Based on some descriptions of it—mild spoiler alert—that which transforms humans into skrake seems to be a kind of fungal organism. Davis-Goff doesn’t go into too many specifics, and that seems true to the setting: this is not a book about characters with advanced scientific or medical knowledge, and it’s not set in a world where a character might come along to deliver a host of exposition. All we know about it is what Orpen knows: what she’s been told and what she’s seen with her own eyes.
When the novel opens, Orpen has set out for the mainland with Maeve in tow. Something bad has happened to Maeve and something worse has happened to Orpen’s mother. Over the course of the novel, Davis-Goff alternates between this plotline and a series of flashbacks that flesh out the world and show an idyllic household, an oasis amidst chaos that we know won’t be able to last.

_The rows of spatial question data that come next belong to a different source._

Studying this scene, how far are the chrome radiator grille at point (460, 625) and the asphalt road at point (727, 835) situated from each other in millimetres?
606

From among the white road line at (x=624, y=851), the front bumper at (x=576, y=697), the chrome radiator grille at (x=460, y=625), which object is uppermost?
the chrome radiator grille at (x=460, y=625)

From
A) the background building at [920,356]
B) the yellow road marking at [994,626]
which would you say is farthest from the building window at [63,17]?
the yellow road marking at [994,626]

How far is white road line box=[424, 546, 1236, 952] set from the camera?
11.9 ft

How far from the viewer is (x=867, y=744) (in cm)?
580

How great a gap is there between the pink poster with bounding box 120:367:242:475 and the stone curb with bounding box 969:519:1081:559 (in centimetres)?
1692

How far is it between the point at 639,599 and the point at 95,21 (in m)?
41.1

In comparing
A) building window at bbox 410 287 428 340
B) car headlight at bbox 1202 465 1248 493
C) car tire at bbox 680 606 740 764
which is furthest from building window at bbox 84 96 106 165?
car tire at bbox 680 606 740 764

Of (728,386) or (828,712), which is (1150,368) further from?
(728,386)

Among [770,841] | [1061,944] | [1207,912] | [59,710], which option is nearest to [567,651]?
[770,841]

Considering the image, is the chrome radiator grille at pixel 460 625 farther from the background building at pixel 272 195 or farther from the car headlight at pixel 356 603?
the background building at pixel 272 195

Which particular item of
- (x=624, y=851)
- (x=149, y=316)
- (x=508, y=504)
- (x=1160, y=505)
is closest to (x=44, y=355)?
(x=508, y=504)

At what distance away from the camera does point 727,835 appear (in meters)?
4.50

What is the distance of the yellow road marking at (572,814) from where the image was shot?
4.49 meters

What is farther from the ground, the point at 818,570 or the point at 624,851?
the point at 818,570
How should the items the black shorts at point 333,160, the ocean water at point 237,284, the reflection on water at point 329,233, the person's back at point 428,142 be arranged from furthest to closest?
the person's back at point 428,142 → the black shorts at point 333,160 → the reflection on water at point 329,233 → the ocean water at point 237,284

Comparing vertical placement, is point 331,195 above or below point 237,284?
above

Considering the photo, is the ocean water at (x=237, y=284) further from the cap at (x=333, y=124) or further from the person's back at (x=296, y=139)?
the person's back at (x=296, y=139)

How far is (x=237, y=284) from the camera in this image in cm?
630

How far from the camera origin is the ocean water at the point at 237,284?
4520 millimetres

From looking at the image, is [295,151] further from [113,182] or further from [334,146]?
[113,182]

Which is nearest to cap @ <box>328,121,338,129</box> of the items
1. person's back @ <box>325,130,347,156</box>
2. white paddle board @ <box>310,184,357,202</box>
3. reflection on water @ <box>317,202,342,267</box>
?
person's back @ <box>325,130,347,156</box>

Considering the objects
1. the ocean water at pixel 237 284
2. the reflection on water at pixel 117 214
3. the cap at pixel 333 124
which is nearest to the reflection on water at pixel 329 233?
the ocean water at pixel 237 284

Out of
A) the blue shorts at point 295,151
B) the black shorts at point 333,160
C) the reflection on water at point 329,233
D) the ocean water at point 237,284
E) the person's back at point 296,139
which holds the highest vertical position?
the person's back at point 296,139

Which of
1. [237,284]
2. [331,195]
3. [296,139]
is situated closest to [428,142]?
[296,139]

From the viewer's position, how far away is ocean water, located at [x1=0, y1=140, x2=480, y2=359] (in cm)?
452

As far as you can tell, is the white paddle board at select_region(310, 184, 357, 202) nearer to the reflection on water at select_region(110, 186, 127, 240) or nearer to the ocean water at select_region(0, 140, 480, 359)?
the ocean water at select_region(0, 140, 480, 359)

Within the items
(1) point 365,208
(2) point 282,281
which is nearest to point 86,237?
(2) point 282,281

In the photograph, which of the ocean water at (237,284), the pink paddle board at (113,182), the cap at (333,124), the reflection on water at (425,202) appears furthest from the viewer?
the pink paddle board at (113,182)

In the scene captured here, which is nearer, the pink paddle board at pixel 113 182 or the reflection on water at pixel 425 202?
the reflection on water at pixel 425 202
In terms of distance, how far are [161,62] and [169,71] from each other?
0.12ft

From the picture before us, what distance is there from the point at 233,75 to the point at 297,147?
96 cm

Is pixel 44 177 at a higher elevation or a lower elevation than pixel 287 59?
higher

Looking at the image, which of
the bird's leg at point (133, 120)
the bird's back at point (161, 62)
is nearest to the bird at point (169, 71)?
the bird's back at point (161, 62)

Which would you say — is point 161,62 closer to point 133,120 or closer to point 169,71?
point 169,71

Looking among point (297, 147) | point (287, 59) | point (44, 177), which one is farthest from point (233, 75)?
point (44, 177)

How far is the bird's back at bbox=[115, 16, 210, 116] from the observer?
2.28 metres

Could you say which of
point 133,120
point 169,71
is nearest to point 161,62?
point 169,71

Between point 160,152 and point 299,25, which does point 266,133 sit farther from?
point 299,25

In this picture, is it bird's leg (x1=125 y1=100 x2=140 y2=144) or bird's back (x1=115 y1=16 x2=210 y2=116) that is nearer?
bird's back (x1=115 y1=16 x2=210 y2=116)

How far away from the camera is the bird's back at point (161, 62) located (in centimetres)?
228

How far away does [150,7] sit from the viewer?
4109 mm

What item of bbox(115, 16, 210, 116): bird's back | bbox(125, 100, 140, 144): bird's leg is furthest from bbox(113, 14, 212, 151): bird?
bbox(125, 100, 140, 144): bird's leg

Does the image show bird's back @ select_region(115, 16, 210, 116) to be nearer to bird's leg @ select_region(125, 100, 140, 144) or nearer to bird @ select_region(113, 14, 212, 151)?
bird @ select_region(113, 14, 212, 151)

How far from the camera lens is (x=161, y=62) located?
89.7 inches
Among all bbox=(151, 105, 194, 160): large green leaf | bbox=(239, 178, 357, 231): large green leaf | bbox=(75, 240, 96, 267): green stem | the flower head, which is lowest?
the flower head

Orpen’s time on the mainland leads her in the direction of a settlement called Phoenix City. As with many things in this novel, the idea of a lasting human settlement amidst the skrake might seem inviting, but based on past history, the people most likely to survive in hostile environments aren’t necessarily the most kind-hearted souls out there.
And so Orpen makes her way through a hazardous landscape, and through the even more fraught landscape of her own memories. Davis-Goff concerns herself abundantly with Orpen’s psychology, and what treating nearly everyone as a threat can do to someone—even someone as relatively young as this novel’s narrator. And when Orpen does encounter a band of humans, she is placed in a situation where her own ethical makeup is challenged.
It doesn’t hurt that Orpen’s narrative voice allows for moments blending descriptive power and characterization:
“Alone, I walk through the village. The whole island feels different without Mam and Maeve on it; the silence is so aggressive. The noises, from the wind or a bird, are threatening. On my left now is the big shop. I’ve been inside it before and know there’s nothing good left. After the Emergency something went badly wrong inside.”
Last Ones Left Alive can at times feel like a distinctly feminist, Irish spin on Richard Matheson’s I Am Legend. Both books explore the psychology of a lone protagonist who has to deal with the fractured remains of humanity; both books explore the effect of hunting monsters on their protagonist’s soul. Davis-Goff tells a taut and harrowing story here, but it’s also one that allows for moments of hope. In an era of fiction that embraces bleakness, this novel’s suggestion that all may not be lost comes as a hard-fought and resonant statement of humanism, even when humanity can seem lost.
Last Ones Left Alive is available from Flatiron Books.